Firyabî, İbn Ebî Şeybe, İbnu'l-Münzir ve İbn Ebî Hâtim'in bildirdiğine göre Mücâhid: "Sakın sen ona kavuşacağından şüphe etme" âyetini açıklarken: "Musa (aleyhisselam) ile karşılaşacağından şüphe etme, mânâsındadır" dedi.

Hâkim'in bildirdiğine göre Mâlik: "Sabredip âyetlerimize kesin olarak inandıkları zaman, içlerinden emrimizle doğru yola ileten önderler çıkardık" âyetini okudu ve şöyle dedi: "Zührî'nin Atâ b. Yezîd'den, onun da Ebû Hureyre'den bildirdiğine göre, Hazret-i Peygamber (sallallahü aleyhi ve sellem): «Hiç kimseye sabırdan daha güzel ve daha geniş bir rızık verilmedi» buyurmuştur."

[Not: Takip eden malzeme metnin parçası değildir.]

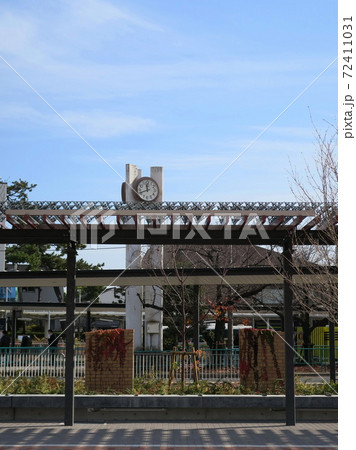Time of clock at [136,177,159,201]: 11:41
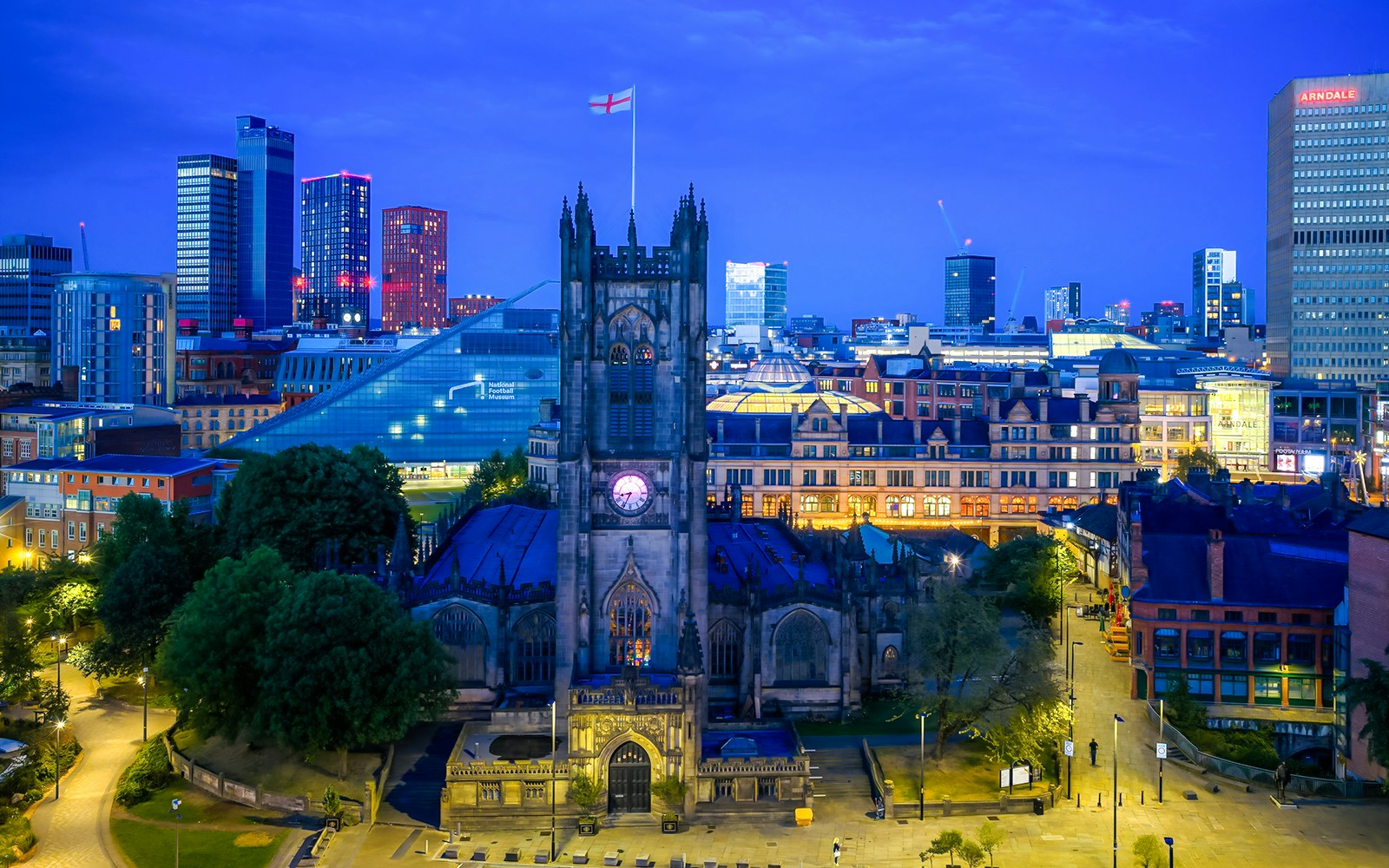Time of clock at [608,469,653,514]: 8:34
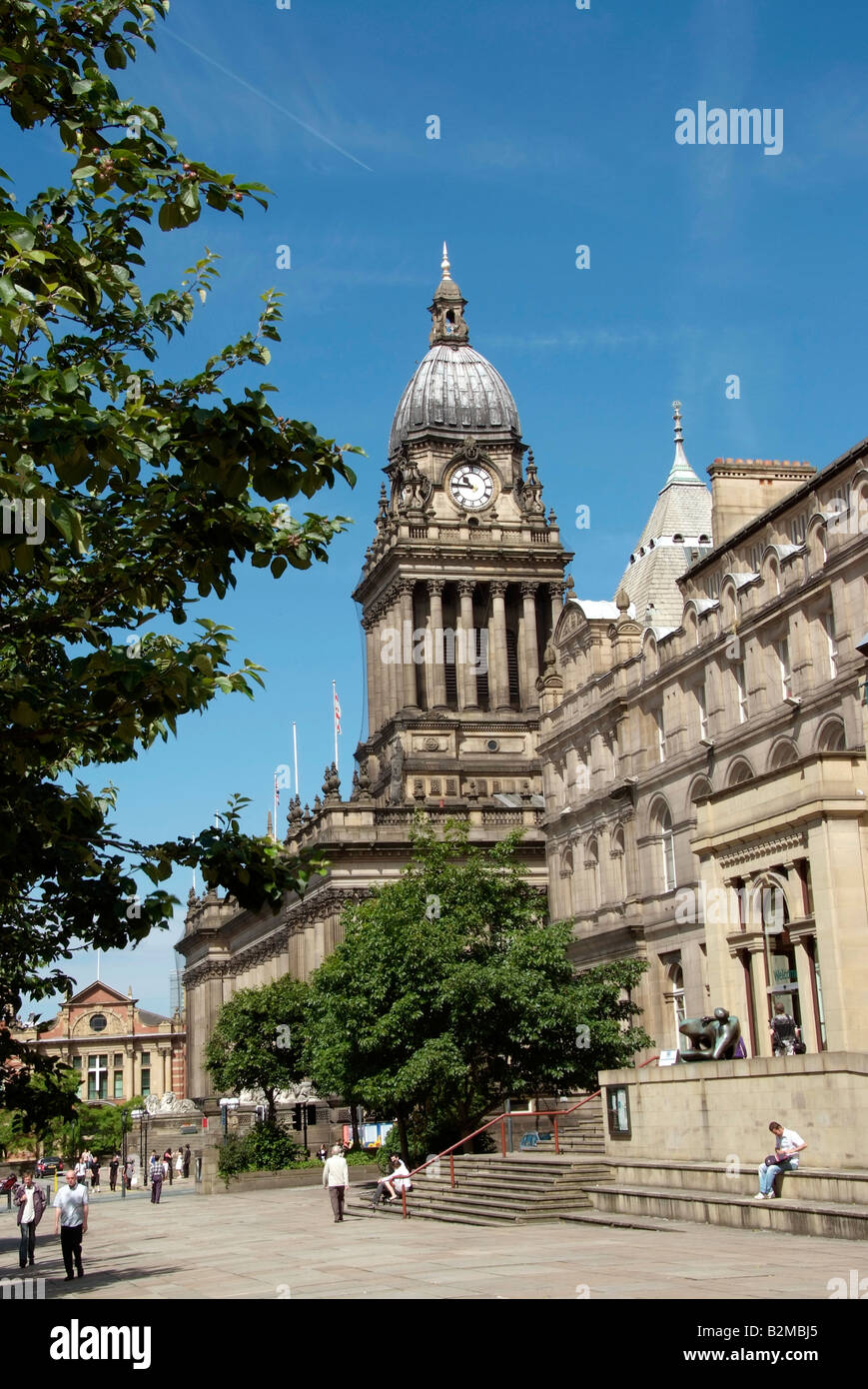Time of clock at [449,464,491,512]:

İbn Ebî Hâtim'in bildirdiğine göre Katâde: "Sabredip âyetlerimize kesin olarak inandıkları zaman, içlerinden emrimizle doğru yola ileten önderler çıkardık" âyetini açıklarken: "Önderler çıkardık ifadesiyle, hayır işlerinde peygamberlerden başka idareciler kılındığı kastedilmektedir. Sabırla da dünya nimetlerini terk etmek kastedilmektedir" dedi.

24

İsrâil oğullarından da, (dinlerinde) sabrettikleri için, emrimizle (insanları) doğru yola götürecek imamlar (önderler) yetiştirmiştik. Onlar, (Tevrât’daki) âyetlerimizi yakînen biliyorlardı.

25

Şüphe yok ki Rabbin, (mü'minlerle kâfirlerin) aralarında, kıyâmet günü, ihtilâf edip durdukları (dîne ait) şeylerde hükmünü verecektir.

26

Biz, o Mekke kâfirlerinden önce nice nesiller helâk ettik. Kendileri de yurdlarında gezip duruyorlar. Bu, onları hidâyete iletmedi mi? İşte bunlarda(önceki nesillere yaptığımız helâk işlerinde) elbette ibret alâmetleri vardır. Hâlâ dinlemiyecekler, nasihat kabul etmiyecekler mi?

27

"Bizim suyu çorak bir yere sürdüğümüzü ve onunla, hayvanlarının ve kendilerinin yedikleri ekin çıkardığımızı görmediler mi? Yine de görmüyorlar mı?"

Firyabî, İbn Cerîr ve İbn Ebî Hâtim'in bildirdiğine göre İbn Abbâs: "Bizim suyu çorak bir yere sürdüğümüzü... görmediler mi..." âyetini açıklarken: "Çorak yerle, kendisine fayda sağlamayacak kadar çok az yağmur yağan ve ancak sel suları ile verimli olan yerler kastedilmektedir" dedi.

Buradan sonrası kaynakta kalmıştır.